Grand Valley State University joins the community in mourning the death of Ralph W. Hauenstein. His family said he died in Grand Rapids January 10, 2016. He was 103 and just two months from his birthday.

Hauenstein was a major supporter of Grand Valley, including his significant gifts to found, and later expand, the Hauenstein Center for Presidential Studies.   

Hauenstein went beyond financial support for the university, sharing both his insights and his time as a member of the Grand Valley University Foundation advisory cabinet. He was often seen with the students in the Cook Leadership Academy in the Hauenstein Center. Up until recently, he attended many of the programs and events of the center, which are designed to promote ethical leadership.

After a career in newspapers in Grand Rapids, he served in intelligence during WWII under General Eisenhower. After a distinguished military career, he became a business leader in the import-export business. Hauenstein went on to become a leading philanthropist in the region.

“Ralph Hauenstein was an extraordinary individual,” said Grand Valley President Thomas J. Haas. “He was a man of great honor, great integrity and all who knew him feel it was a privilege. His presence in our lives and in this community will be sorely missed.”
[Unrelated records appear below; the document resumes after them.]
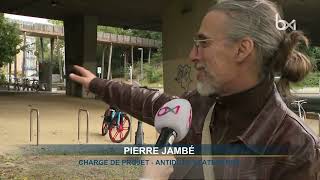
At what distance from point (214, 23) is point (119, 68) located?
66153mm

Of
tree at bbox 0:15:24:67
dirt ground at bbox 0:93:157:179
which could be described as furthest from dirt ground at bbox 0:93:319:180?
tree at bbox 0:15:24:67

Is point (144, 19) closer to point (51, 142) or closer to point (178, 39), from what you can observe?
point (178, 39)

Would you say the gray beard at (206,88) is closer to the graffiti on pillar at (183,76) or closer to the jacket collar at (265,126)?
the jacket collar at (265,126)

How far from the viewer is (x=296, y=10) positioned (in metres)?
24.2

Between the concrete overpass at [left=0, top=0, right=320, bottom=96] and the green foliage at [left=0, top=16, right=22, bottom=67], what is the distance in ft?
28.4

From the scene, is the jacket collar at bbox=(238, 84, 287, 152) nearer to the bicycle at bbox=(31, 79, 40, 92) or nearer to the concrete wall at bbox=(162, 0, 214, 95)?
the concrete wall at bbox=(162, 0, 214, 95)

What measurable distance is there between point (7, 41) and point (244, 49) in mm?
38497

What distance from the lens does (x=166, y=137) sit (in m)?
1.50

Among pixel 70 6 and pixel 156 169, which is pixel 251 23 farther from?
pixel 70 6

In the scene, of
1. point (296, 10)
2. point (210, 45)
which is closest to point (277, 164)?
point (210, 45)

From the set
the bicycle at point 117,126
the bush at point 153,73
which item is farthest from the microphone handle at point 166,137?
the bush at point 153,73

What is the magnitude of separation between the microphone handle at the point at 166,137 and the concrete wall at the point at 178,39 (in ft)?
50.0

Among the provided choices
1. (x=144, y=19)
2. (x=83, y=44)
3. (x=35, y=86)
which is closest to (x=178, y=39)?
(x=83, y=44)

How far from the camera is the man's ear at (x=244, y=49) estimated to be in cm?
177
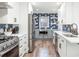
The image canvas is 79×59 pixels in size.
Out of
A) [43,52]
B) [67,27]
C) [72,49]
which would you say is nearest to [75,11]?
[67,27]

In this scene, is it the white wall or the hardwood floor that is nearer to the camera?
the hardwood floor

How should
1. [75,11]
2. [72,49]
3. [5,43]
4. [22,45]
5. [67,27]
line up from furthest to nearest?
1. [67,27]
2. [75,11]
3. [22,45]
4. [72,49]
5. [5,43]

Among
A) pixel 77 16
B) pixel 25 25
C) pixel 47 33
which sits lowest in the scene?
pixel 47 33

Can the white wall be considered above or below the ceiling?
below

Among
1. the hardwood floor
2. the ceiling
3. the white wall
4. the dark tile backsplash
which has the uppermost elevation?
the ceiling

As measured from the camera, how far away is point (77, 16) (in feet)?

He received an Honorary Doctorate from Grand Valley in 2004, saying in a speech: “If you are going to be a leader, if you are going to serve your community and your country, then you must not be timid or resigned to come-what-may. You must take the future into your own hands, to the extent that you are able. You must work to turn the odds in your favor. What is needed are courageous, visionary leaders.”

Director of the Hauenstein Center for Presidential Studies Gleaves Whitney said: “Ralph Hauenstein’s life of leadership and service inspires everything that we do at the Hauenstein Center. He was active in our programs, strategic vision and students' development. Ralph had the gift of friendship. He was an effective, ethical leader in every endeavor he undertook. In an age that fixates on celebrity, Ralph was a true hero, the real deal. He always stressed ethics, integrity and service to others. He was a dear friend, and we will miss our mentor deeply."